By the end of this tutorial you should be able to:

• Successfully acquire and prepare GIS open datasets so that they are well organized and ready for your intended use.
• Utilize core QGIS tools and applications to load, analyze, and manipulate data (should it be necessary).
• Integrate QGIS projects into a Python environment and understand the workflow that facilitated this process.
• Develop a personalized interactive web map using the Folium library and your processed QGIS data.
• Visualize your data in an appealing format using modern web mapping techniques.
• Be confident in your ability to engage with new geospatial skills and refine your core GIS competencies.

Software

This guide will mostly rely on QGIS and Folium for its data development and map creation. These are both free, open source software's that are easily accessible and provide a variety of tools at your disposal.

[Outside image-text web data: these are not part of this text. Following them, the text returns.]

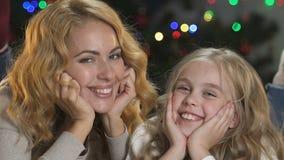 Εύθυμες μητέρα και κόρη που έχουν τη διασκέδαση, που σπρώχνει με τη μουσούδα κοντά στο χριστουγεννιάτικο δέντρο, διακοπές απόθεμα βίντεο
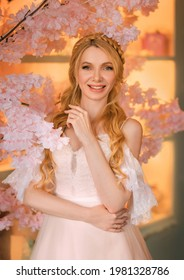 Portrait of young happy beautiful blonde woman in white vintage dress. Girl laughs, smile on face. Studio background, blooming pink sakura tree. Long hair is braided into an elegant romantic hairstyle - Shutterstock ID 1981328786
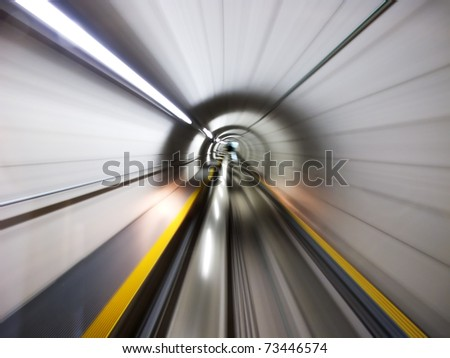 Going trough the underground tunnel (Zurich airport) - stock photo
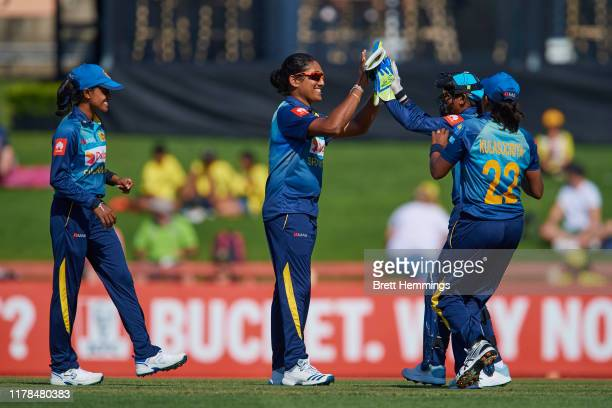 Chamari Athapathtu of Sri Lanka celebrates taking the wicket of Beth Mooney of Australia during game three of the Women's Twenty20 International...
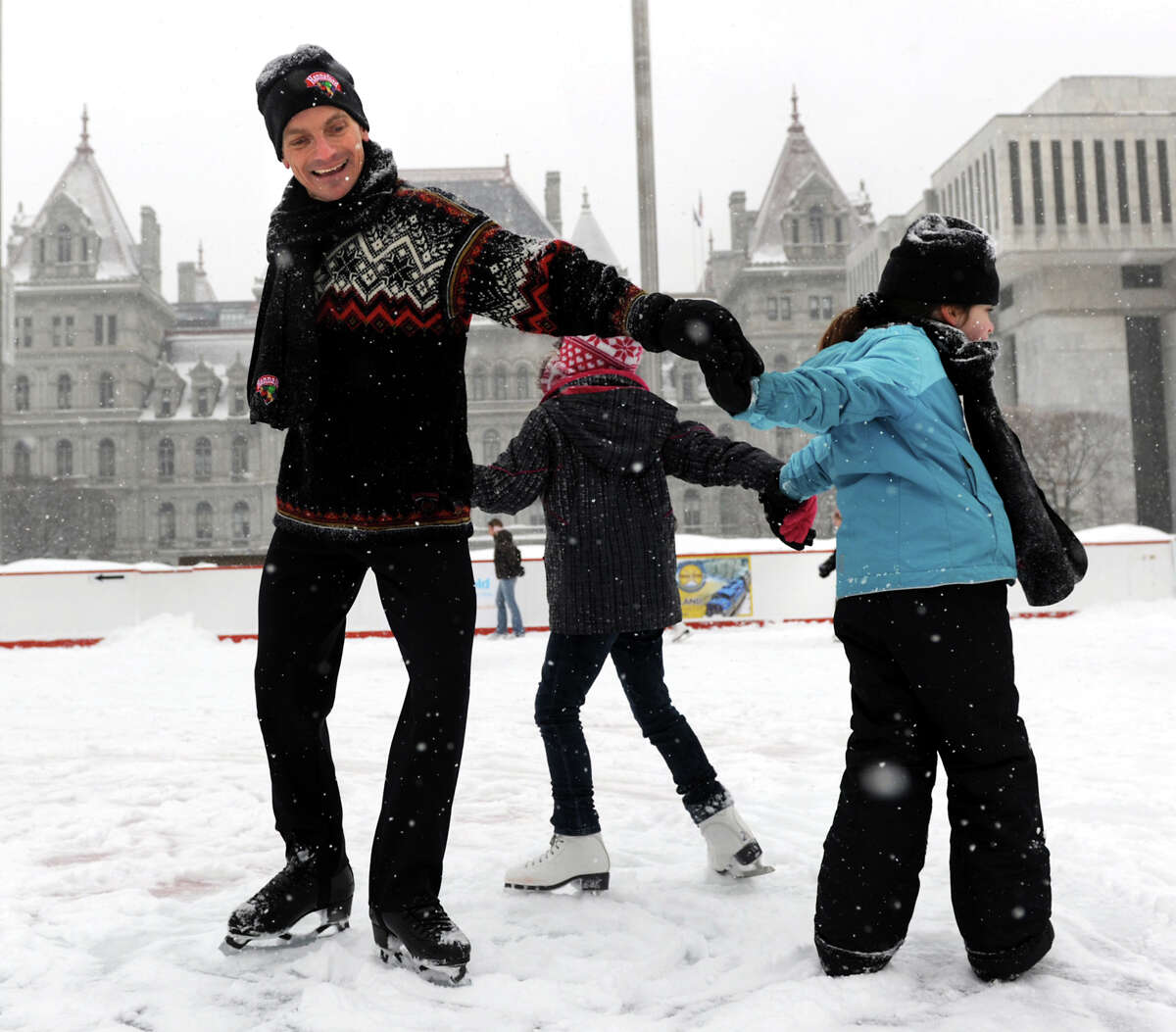 Paul Wylie, 1992 Olympic Silver Medalist, left, joins young fans in a friendship circle on the snowy ice rink on Saturday, Dec. 29, 2012, at the Empire State Plaza in Albany, N.Y. Joining Wylie are Kaileigh Tricarick, 8, of Waterford, right, and Maggie Partlow, 9, of Halfmoon. Wylie's visit was sponsored by Starlight Children's Foundation and Hannaford Supermarkets. (Cindy Schultz / Times Union)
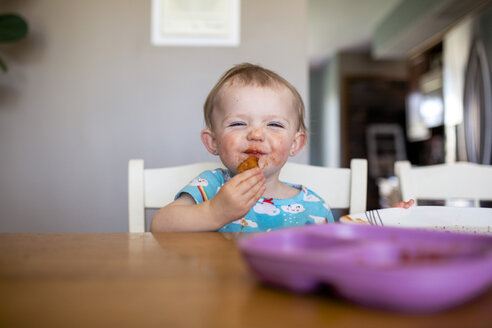 Portrait of baby girl eating food while sitting by table at home - CAVF53634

If you do not already have QGIS downloaded it can be found here. QGIS version 3.44.3 'Solothurn' will be used in this tutorial, though other versions should work without issue. It will be assumed that at this point you already have a general understanding of GIS practices, but some guidance will be provided on how to properly import and organize your data. Additional information on QGIS and all of its applications can be found on the official QGIS Resources page.

Following this, we will delve into Folium. Given that it is based in a Python library, there are many ways to access Folium, all with their own strengths and weaknesses. For this tutorial, we will be using Google Colab, leveraging the advantages of its convenience and support for coding. Should you at any point run into an error, Google Colab has a built-in assistant that can explain the problem and offer solutions. Additionally, Google Colab has an abundance of information, guides, and datasets on its resources page, capabilities further. If you want to use other approaches to access Folium, such Command Prompt or Jupyter Notebooks, feel free!

Data

For this guide, users will be developing a map of Ottawa’s tree inventory and ward boundary data found on the Open Ottawa portal. This is an excellent source for acquiring publicly accessible information regarding the city, as it covers a variety of topics, is continuously updated, and can be exported in numerous file formats.

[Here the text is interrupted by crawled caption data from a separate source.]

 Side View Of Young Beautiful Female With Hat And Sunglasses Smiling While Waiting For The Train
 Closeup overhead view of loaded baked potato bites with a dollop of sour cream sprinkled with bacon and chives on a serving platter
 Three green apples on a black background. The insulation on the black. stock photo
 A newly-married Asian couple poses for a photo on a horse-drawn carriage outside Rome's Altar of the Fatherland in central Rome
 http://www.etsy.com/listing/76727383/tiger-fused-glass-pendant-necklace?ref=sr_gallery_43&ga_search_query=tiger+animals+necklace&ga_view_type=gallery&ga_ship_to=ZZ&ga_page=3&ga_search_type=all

The tree inventory can be downloaded here using the shapefile option, and the ward boundary shapefile can be downloaded here.

Tutorial

Organizing Data in QGIS

Once your software is installed and your data is downloaded in the correct location, you will open QGIS and start a new project.

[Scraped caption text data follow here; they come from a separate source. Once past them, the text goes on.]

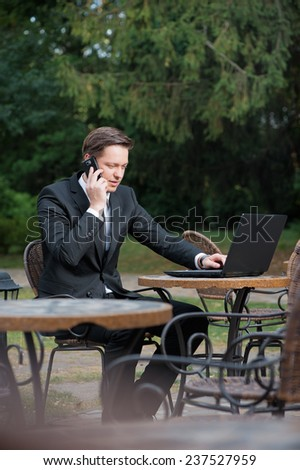 Busy working. Confident caucasian young man in formal wear working on laptop and talking on the mobile phone while sitting at the sidewalk cafe. - stock photo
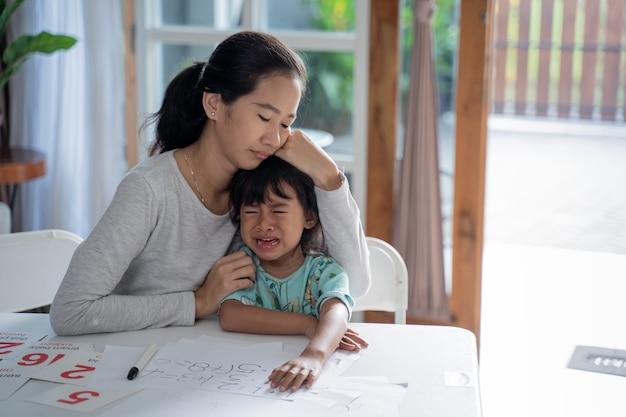 Mãe conforta sua filha chorando em casa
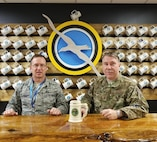 Master Sgts. Pat Ryan and Robert Segrin pose with Captain Paul L. Utz's stein, which was found after five decades during a building renovation project. Both Airmen were instrumental in the return of the stein to Utz's family.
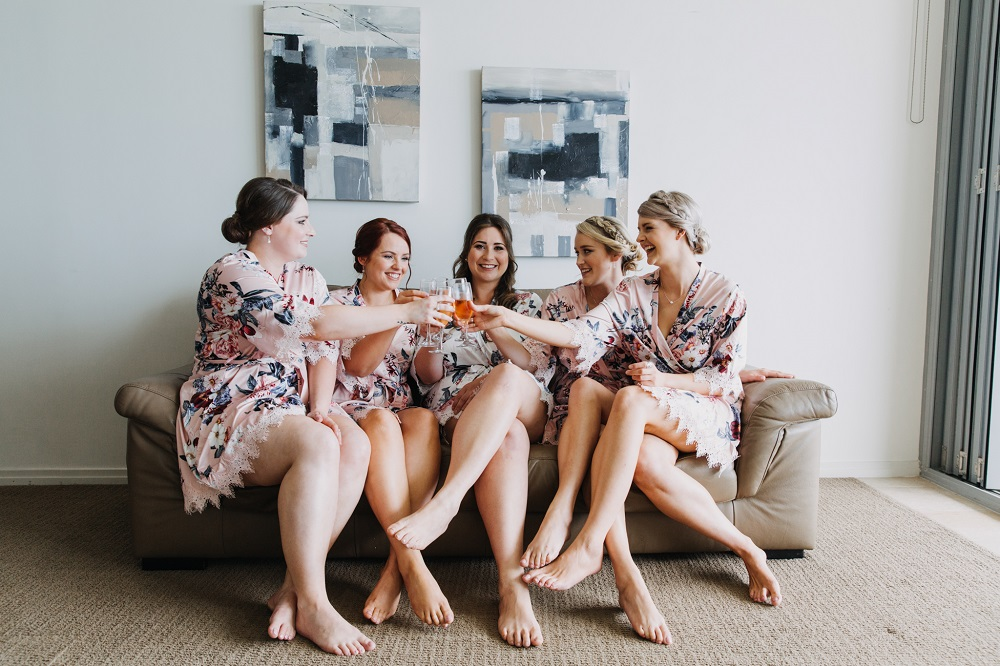 Bridal party in robes with champagne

Using “Data Source Manager” on the upper toolbar, add the tree inventory/ward boundary vector shapefile.

Figure 1. Data Source Manager icon

Figure 2. Vector data import window that opens

Once the data has loaded, your QGIS project should look something like this.

Figure 3. QGIS project with Ottawa tree inventory, ward boundaries, and basemap.

Don’t worry if it doesn’t look exactly the same, as the point colours are determined randomly by QGIS once the data is loaded, and this project features a basemap added by the HCMGIS plugin. Neither of these will affect the final output of this guide.

Before moving on, ensure that the points line up over Ottawa correctly and double check it has the correct assigned coordinate reference system by opening the source tab in the layer properties. It should look like this:

Figure 4. QGIS layer Source tab.

Next, you will want to inspect and clean the data of unnecessary fields. While this isn’t completely necessary, it will ensure that supplementary data isn’t being displayed accidentally in the final web map. To do so, we will first right click the layer and select the tree inventories attribute table, before identifying the key fields we will be retaining. What you consider important for your project is up to you, but in this case we will be using OBJECTID, TREEID, ADDSTR (street address), SPECIES, DBH (tree diameter in cm), X_COORD, Y_COORD.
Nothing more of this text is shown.